# Your instructions
Retype the stretch of records from the line containing "Looking at the choices" through the line containing "70.2 metres", reproducing each line precisely and leaving out everything else.

# Records shown
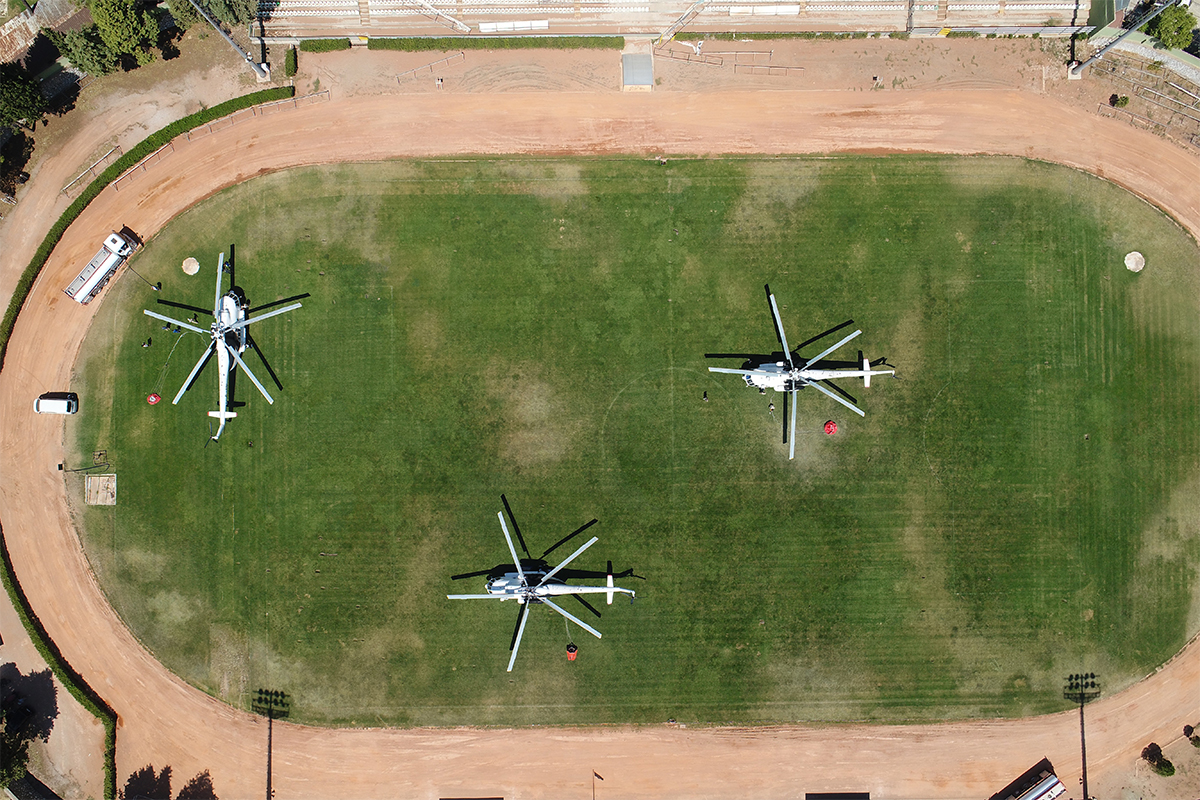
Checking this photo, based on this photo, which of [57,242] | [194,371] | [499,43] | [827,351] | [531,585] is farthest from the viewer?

* * *

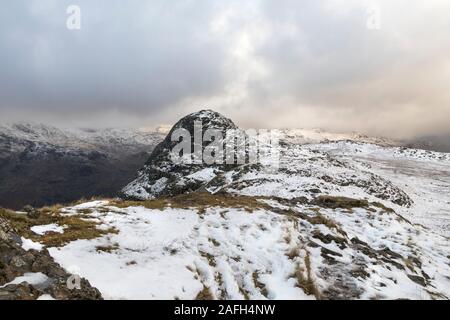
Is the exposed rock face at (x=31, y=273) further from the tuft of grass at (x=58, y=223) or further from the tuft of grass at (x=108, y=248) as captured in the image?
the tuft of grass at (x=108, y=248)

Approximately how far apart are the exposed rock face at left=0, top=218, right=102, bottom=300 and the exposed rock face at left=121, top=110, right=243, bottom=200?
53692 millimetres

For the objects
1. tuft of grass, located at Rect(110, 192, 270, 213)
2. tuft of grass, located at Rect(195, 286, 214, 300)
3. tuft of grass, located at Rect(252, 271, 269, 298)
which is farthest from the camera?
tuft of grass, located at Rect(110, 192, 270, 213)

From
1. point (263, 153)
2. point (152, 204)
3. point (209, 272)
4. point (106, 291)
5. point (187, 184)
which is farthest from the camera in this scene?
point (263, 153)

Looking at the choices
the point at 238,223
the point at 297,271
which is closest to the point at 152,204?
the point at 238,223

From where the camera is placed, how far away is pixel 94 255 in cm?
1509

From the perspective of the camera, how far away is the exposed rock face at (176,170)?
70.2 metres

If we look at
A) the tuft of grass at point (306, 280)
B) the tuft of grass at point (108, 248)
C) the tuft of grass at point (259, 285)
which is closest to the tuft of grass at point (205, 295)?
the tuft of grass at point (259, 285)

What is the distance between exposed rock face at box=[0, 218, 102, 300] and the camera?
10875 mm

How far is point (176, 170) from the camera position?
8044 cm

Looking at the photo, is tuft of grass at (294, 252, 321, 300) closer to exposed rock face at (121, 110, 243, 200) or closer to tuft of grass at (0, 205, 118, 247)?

==

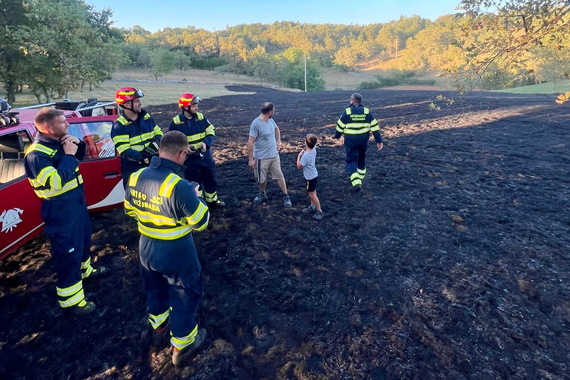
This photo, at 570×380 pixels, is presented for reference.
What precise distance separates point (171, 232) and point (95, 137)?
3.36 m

# Answer below
Looking at the choices
the point at 238,223
the point at 297,271
which is closest to the point at 152,204?
the point at 238,223

From where the camera is placed, how far away is pixel 94 255 in cm?
1509

From the perspective of the camera, how far away is the exposed rock face at (176,170)?
70.2 metres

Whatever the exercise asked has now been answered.